With powerline adapters it all depends on the circuit. Same circuit low latency. Cross circuit or three way and much higher. Another fault is most 500mbps adapter only have 10/100 RJ45 so 500 is not really posible. So your looking at 8MB/s max. Any quality wireless can beat that. Unless you get the Gigabyte powerline adapters which are $100+


----------



## Aquinus (Aug 10, 2013)

Jetster said:


> Another fault is most 500mbps adapter only have 10/100 RJ45 so 500 is not really posible.



The Netgear 500 Nanos have Gbps ports on them. I'm about to go on vacation for a week so I'm not sure if I have time to test it right now to see if that actually makes a difference or not.


----------



## Jetster (Aug 10, 2013)

Not all of them do. And the one that does is $140

I actually e mailed them about this issue. I asked "How can you advertise 500mbps when it only has a 10/100 connection". They said the rated speed is threw the wall on the electrical circut. Not the network


----------



## remixedcat (Aug 10, 2013)

Which company said that Netgear?


----------



## Jetster (Aug 10, 2013)

Actually it was TP-LINK but they all do the same thing.

I check Netgear and the some Nano adapters do have a gigabyte connection. But the XAVB5201-100PAS, and XAVB5602 does not so you really have to look at the details. The price jumps $50. And the speed difference is big but both labeled as 500mbps


----------



## Ikaruga (Aug 10, 2013)

Asus routers with Asus sticks are good to go for gaming, but TP-LINK is also nice if you are on the budget. Intel ones are also great. 
Actual performance varies based on several location specific factors (number and width of the walls, other interfering wifi signals, distance, etc), so no one can really tell without trying. 

Just order it online from a nearby shop and return it if it's not working as expected, and try an other one or go with a cat6 cable if everything fails;]


----------



## newtekie1 (Aug 10, 2013)

Jetster said:


> Another fault is most 500mbps adapter only have 10/100 RJ45 so 500 is not really posible.



The reason is that the 500Mbps is shared between all the adapters in use.  So with only 2 yeah the 500Mbps can be wasted, but if you have 3 or 4 in use at the same time the 500Mbps comes in handy.

And in my experience, even with just a 100Mbps ethernet port, these still outperform wireless.  My TP-Link 300Mbps Wireless N adapter is noticeably slower than my powerline setup, and the 150Mbps wireless N card in my laptop is also noticeably slower.  Most of the time Wireless N doesn't even manage 100Mbps unless I'm in the same room as the router, which is pointless since at that point I'd use a wire.


----------



## Kursah (Aug 10, 2013)

Rosewill RNX-N180UBE Wireless Adapter IEEE 802.11b...

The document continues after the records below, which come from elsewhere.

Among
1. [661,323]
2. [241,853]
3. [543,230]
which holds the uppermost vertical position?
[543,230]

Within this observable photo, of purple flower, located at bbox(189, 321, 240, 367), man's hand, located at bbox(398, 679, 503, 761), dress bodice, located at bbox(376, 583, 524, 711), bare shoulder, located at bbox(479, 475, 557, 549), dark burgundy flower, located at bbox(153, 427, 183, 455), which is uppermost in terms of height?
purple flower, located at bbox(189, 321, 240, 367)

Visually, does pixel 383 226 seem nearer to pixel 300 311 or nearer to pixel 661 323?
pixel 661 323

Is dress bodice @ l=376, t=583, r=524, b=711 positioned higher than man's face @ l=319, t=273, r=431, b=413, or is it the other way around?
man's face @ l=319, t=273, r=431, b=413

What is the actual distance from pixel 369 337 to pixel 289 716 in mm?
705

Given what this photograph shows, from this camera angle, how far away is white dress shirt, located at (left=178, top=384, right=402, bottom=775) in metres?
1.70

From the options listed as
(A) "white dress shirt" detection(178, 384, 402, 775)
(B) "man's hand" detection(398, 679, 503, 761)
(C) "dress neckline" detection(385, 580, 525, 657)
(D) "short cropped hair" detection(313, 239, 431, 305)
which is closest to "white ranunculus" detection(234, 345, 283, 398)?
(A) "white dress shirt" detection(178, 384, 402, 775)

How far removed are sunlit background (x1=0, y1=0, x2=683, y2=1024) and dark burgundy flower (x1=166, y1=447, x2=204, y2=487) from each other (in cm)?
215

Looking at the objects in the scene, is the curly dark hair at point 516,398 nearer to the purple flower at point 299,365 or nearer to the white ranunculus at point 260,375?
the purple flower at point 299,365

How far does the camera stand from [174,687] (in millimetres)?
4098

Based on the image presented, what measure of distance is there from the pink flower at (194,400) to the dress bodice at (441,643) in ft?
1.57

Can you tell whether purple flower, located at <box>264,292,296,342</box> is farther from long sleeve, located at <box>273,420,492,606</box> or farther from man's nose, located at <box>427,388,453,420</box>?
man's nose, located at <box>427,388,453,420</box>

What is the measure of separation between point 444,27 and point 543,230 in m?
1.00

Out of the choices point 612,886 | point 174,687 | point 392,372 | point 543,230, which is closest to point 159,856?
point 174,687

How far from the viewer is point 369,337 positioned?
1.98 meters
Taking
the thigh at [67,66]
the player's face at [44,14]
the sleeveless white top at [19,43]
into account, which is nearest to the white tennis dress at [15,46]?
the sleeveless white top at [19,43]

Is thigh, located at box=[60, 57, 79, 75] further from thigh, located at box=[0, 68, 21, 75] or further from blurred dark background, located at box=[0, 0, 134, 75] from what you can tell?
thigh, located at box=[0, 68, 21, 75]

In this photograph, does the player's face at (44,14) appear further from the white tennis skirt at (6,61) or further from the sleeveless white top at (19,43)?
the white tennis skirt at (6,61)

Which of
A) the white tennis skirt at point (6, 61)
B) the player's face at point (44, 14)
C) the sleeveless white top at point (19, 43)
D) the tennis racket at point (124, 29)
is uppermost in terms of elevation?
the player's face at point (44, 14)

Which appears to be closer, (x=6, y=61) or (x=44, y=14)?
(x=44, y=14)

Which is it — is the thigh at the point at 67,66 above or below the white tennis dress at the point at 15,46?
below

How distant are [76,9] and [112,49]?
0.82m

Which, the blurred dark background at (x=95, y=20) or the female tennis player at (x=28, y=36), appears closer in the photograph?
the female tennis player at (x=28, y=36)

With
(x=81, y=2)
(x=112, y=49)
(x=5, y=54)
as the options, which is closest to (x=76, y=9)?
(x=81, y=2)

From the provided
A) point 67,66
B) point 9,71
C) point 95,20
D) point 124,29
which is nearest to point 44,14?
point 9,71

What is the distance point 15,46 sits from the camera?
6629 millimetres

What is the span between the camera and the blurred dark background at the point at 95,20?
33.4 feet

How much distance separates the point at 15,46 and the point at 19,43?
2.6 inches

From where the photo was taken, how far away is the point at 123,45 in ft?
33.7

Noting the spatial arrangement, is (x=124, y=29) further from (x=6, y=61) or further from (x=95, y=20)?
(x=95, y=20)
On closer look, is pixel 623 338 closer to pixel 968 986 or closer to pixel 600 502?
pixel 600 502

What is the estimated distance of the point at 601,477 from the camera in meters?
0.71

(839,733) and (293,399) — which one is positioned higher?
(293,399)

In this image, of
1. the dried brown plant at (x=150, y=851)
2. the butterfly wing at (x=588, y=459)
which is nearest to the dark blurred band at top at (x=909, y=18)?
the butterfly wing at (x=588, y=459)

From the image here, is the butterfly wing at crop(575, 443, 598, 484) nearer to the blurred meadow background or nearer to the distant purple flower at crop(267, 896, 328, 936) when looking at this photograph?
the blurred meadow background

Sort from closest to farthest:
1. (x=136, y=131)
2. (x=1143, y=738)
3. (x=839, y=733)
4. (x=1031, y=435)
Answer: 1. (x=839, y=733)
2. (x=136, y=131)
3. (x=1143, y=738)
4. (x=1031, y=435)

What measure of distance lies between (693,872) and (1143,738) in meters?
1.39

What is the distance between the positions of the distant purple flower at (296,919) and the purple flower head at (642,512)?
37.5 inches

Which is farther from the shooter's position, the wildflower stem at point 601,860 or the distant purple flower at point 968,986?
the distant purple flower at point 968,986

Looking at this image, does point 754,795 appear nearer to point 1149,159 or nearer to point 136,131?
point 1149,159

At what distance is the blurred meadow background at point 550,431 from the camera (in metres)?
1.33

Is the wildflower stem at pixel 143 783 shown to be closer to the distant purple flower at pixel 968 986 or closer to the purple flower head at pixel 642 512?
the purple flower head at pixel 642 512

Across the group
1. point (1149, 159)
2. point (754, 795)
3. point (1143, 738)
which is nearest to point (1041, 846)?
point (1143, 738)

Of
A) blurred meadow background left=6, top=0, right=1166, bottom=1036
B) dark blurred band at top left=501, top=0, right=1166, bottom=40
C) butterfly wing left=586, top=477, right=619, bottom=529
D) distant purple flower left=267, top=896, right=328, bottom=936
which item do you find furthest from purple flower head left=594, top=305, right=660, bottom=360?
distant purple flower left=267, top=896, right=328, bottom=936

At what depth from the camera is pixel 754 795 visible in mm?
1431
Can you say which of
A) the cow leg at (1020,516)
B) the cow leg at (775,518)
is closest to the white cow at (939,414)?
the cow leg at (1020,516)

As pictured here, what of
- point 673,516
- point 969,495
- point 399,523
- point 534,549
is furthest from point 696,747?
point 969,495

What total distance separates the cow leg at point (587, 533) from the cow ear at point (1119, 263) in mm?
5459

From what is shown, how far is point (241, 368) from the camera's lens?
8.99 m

Roswill Wifi USB adapter with +5db antenna. You can use the stand or just plug the thing into your PC/laptop. Works great! One of the best USB adapters I've ever used, and I've spent upwards of $60 on USB wifi adapters. This one connects to everything and I've never had dropped issues, driver issues, etc. Always worked flawlessly and for the price I can't find a fault! I used mine until I got the Asus Z87 pro which comes with wifi...worked great for gaming, data xfer, streaming, all of it.



Edit: I should mention, the BF3 servers I played in with that and the Asus adapter I was still able to attain 60 or lower ping, and some so-so servers around 100ms ping. I was worried going from cable to wifi....but both the adapter I recommend and the asus adapter work just fine for MP gaming for me on our 15meg cable basic package. Good to go!


----------



## remixedcat (Aug 10, 2013)

newtekie1 said:


> The reason is that the 500Mbps is shared between all the adapters in use.  So with only 2 yeah the 500Mbps can be wasted, but if you have 3 or 4 in use at the same time the 500Mbps comes in handy.
> 
> And in my experience, even with just a 100Mbps ethernet port, these still outperform wireless.  My TP-Link 300Mbps Wireless N adapter is noticeably slower than my powerline setup, and the 150Mbps wireless N card in my laptop is also noticeably slower.  Most of the time Wireless N doesn't even manage 100Mbps unless I'm in the same room as the router, which is pointless since at that point I'd use a wire.



What were the speeds on the wireless vs the homeplug?


----------



## newtekie1 (Aug 10, 2013)

remixedcat said:


> What were the speeds on the wireless vs the homeplug?



The 300Mbps USB adapter gave file transfers around 1MB/s, the 150Mbps internal adapter gives around 2MB/s transfers.  The powerline adapters gives file transfers about 4-5MB/s.


----------



## remixedcat (Aug 11, 2013)

distances/house details??


----------



## Mussels (Aug 11, 2013)

i'm reading back through this now, and i better see a link to the thread i did all those speed tests in, or you regulars are gettin a spankin.



edit: uhh, you lot suck!


http://www.techpowerup.com/forums/showthread.php?t=188256


as far as homeplug goes i also run that, its usually got some erratic jitter to it, making it worse for gaming. my wifi is heaps faster than my old 85Mb homeplug, but the ping is lower and more stable on wifi.


----------



## newtekie1 (Aug 11, 2013)

remixedcat said:


> distances/house details??



Router is in the basement, the computers are in a bedroom on the 2nd floor directly above the router.  So the signal is going through 2 un-insulated floors.  The 300Mbps adapter says it has an excellent signal and the connection speed jumps between 270Mbps and 300Mbps.


----------



## Aquinus (Aug 11, 2013)

newtekie1 said:


> Router is in the basement, the computers are in a bedroom on the 2nd floor directly above the router.  So the signal is going through 2 un-insulated floors.  The 300Mbps adapter says it has an excellent signal and the connection speed jumps between 270Mbps and 300Mbps.



At my in-laws, between the computer in the basement and the router there is a lot of duct work that blocks the wi-fi signal. So far, the powerline option has worked pretty well. I've downloaded off the internet at 2.3MB/s so far, but that's a limitation of the internet. I haven't tried machine to machine and won't be able to for a week.


----------